During the latter, for instance, we're twelve people flying out from a few different airports, so in order to simplify the management, expenses and logistics, we will try to group people in the same flights and taking the same taxis. Not only will you cut on expenses (one taxi with four people is better than four taxis with one person each), but you will also reduce the risk of someone missing the flight.
When we started organising our monthly Startup Grind events in Barcelona, we had three short keynotes (😱!!!) before the main fireside chat. That made the event too long and too hard to coordinate. If it's difficult to get a speaker, try getting four!
In our fourth event, we cut down to just one keynote before the event, and a few months after, we would only give the keynote to one sponsor.
In our fourth year, we decided that the event would just have the fireside chat, and we haven't lost people nor sponsors. We're bigger than ever, with a simpler and more relaxed format!
As the company grows, so do its chores. Processes we once could manage in a few minutes per week have grown out of measure and take a significant percentage of our day.
For instance, accounting. In the first year, we barely had expenses (a few meals, a taxi and that's it) and we only had one or two clients at a time, and thus we invoiced seldom.

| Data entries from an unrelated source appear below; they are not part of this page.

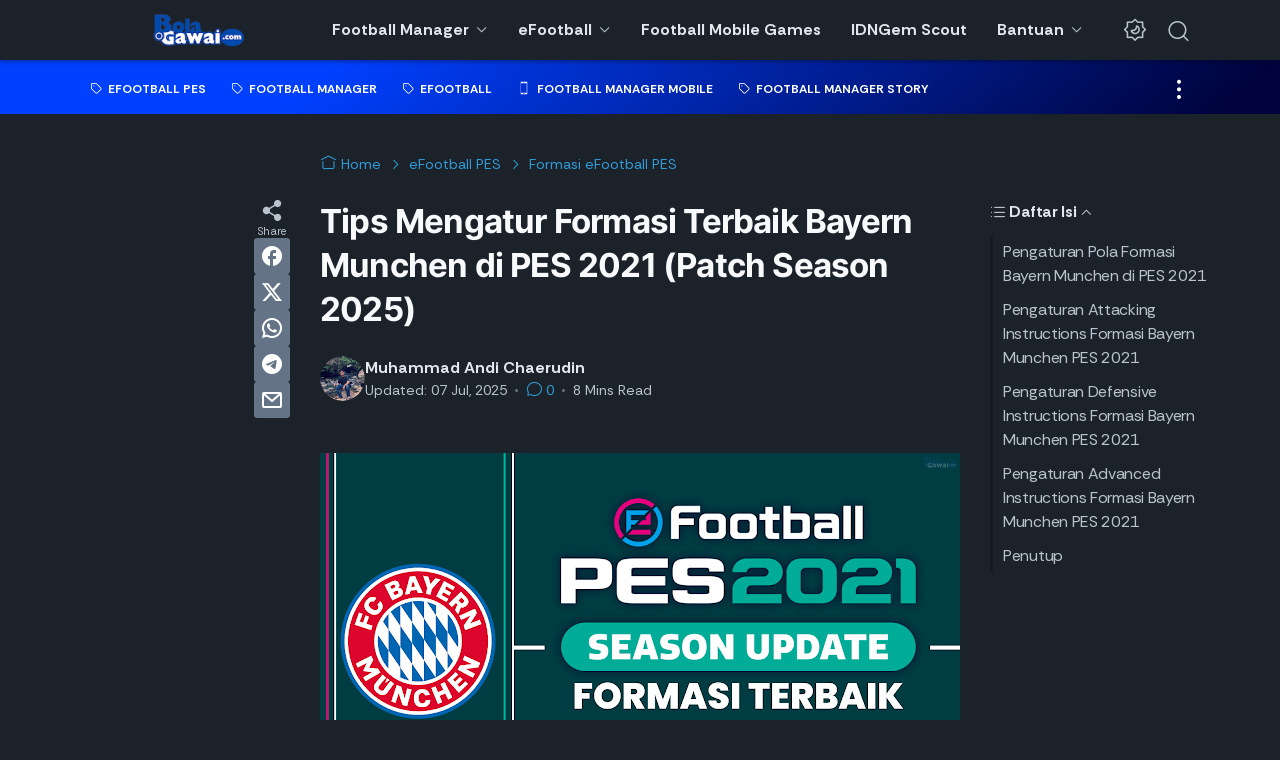

--- FILE ---
content_type: text/html; charset=utf-8
request_url: https://www.google.com/recaptcha/api2/aframe
body_size: 268
content:
<!DOCTYPE HTML><html><head><meta http-equiv="content-type" content="text/html; charset=UTF-8"></head><body><script nonce="Sm44YT2EuzOjW5FPCaAgiQ">/** Anti-fraud and anti-abuse applications only. See google.com/recaptcha */ try{var clients={'sodar':'https://pagead2.googlesyndication.com/pagead/sodar?'};window.addEventListener("message",function(a){try{if(a.source===window.parent){var b=JSON.parse(a.data);var c=clients[b['id']];if(c){var d=document.createElement('img');d.src=c+b['params']+'&rc='+(localStorage.getItem("rc::a")?sessionStorage.getItem("rc::b"):"");window.document.body.appendChild(d);sessionStorage.setItem("rc::e",parseInt(sessionStorage.getItem("rc::e")||0)+1);localStorage.setItem("rc::h",'1768703785150');}}}catch(b){}});window.parent.postMessage("_grecaptcha_ready", "*");}catch(b){}</script></body></html>

--- FILE ---
content_type: text/plain
request_url: https://www.google-analytics.com/j/collect?v=1&_v=j102&a=754650645&t=pageview&_s=1&dl=https%3A%2F%2Fwww.bolagawai.com%2F2020%2F11%2Fformasi-terbaik-bayern-munchen-pes-2021.html&ul=en-us%40posix&dt=Tips%20Mengatur%20Formasi%20Terbaik%20Bayern%20Munchen%20di%20PES%202021%20(Patch%20Season%202025)&sr=1280x720&vp=1280x720&_u=IEBAAEABAAAAACAAI~&jid=847621342&gjid=382127121&cid=1600465332.1768703784&tid=UA-155013985-2&_gid=2031281886.1768703784&_r=1&_slc=1&z=616441218
body_size: -450
content:
2,cG-JDXZ8TVBHK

Now, we're twelve plus a bunch of freelancers and have about a dozen of concurrent clients. To reduce the amount of time we spend managing all of this, we have automated certain processes using software and we've outsourced others to an external agency who helps us to manage this.
We try to avoid meetings as much as possible. There are certain situations where it makes sense (a critical deploy, an on-site brainstorming session with a client, a conflict with an employee, etc.), but for most clients we only take one meeting per week, where we tell them what we've done the week prior, what's the state of the project, and what we will do next.
Internally, our meetings have got no fixed agenda. If we need to talk about something, that's the agenda of the meeting, but we don't go through a fixed list of items that need to be revised every time. For that, we've got asynchronous communication over Basecamp.
Hope you found these examples useful! I could go on for hours! There are hundreds of situations where we have applied our values and company culture to make our lives easier and to devise a solution aligned with our principles. You will see more in our next blog posts.